Whereas tests on the slope usually use Spearman’s \(\rho\), a typical confidence interval uses Kendall’s \(\tau\).

- Again, the CI does not directly involve a calculation of the least squares slope parameter, \(b\).

For each pair of points \((X_i, Y_i)\) and \((X_j, Y_j)\), such that \(i < j\) and \(X_i \ne X_j\), compute the “two-point slope”,

\[ S_{ij} = \frac{Y_j - Y_i}{X_j - X_i}. \]

- Recall that the pair is called concordant when \(S_{ij} > 0\) and discordant when \(S_{ij} < 0\); otherwise we count it as half concordant and discordant (\(S_{ij} = 0\)).
- But we don’t actually need to count the number of concordant and discordant pairs in this setup.

Lines of data
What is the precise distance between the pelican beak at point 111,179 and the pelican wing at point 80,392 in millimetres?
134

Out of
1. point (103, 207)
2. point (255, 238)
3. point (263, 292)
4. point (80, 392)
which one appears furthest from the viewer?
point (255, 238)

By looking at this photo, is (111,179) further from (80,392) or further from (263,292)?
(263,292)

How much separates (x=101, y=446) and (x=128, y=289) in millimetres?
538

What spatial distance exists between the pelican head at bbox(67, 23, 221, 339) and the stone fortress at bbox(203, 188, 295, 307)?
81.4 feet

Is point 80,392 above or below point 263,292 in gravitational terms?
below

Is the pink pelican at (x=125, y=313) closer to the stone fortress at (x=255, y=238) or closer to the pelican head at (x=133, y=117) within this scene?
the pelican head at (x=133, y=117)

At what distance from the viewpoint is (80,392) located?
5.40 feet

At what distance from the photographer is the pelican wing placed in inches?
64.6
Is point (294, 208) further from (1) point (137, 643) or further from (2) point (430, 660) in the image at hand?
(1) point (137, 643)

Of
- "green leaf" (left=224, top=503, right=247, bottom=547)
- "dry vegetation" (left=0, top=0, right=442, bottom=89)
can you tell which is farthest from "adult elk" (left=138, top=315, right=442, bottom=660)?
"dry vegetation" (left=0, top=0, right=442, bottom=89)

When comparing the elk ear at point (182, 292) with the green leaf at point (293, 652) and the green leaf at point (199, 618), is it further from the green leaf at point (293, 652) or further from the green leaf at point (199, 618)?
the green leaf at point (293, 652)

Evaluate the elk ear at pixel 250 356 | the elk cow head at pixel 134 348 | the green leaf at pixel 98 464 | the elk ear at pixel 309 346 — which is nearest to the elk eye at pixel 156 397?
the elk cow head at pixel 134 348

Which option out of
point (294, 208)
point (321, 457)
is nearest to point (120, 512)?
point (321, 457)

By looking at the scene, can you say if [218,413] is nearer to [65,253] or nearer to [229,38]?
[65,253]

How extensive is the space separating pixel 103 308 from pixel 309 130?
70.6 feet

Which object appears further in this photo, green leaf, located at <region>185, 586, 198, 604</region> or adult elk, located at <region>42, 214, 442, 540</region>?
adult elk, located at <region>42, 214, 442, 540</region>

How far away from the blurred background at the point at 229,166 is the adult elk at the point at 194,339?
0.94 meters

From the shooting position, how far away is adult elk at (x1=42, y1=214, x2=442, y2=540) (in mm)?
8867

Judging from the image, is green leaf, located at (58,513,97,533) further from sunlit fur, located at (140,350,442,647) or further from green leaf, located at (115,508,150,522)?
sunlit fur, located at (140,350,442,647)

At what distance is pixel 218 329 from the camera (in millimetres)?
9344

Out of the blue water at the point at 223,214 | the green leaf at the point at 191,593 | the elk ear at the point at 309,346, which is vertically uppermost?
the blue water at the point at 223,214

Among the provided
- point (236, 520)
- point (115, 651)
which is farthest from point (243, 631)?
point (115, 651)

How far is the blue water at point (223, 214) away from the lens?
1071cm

PROBLEMS
[1] Using the passage on slope confidence intervals, explain how a pair of points is classified as concordant, discordant, or neither according to its two-point slope.
[2] Answer these questions from the passage on slope confidence intervals.
(a) Which statistic does a typical confidence interval for the slope use?
(b) Which statistic do tests on the slope usually use?
(c) What two conditions must a pair of points meet before its two-point slope is computed?

EXPECTED OUTPUTS
[1] A pair is concordant when its two-point slope \(S_{ij}\) is greater than 0 and discordant when \(S_{ij}\) is less than 0. When \(S_{ij} = 0\), the pair is counted as half concordant and half discordant.

[2]
(a) Kendall's \(\tau\).
(b) Spearman's \(\rho\).
(c) The indices must satisfy \(i < j\), and the x-values must differ, \(X_i \ne X_j\).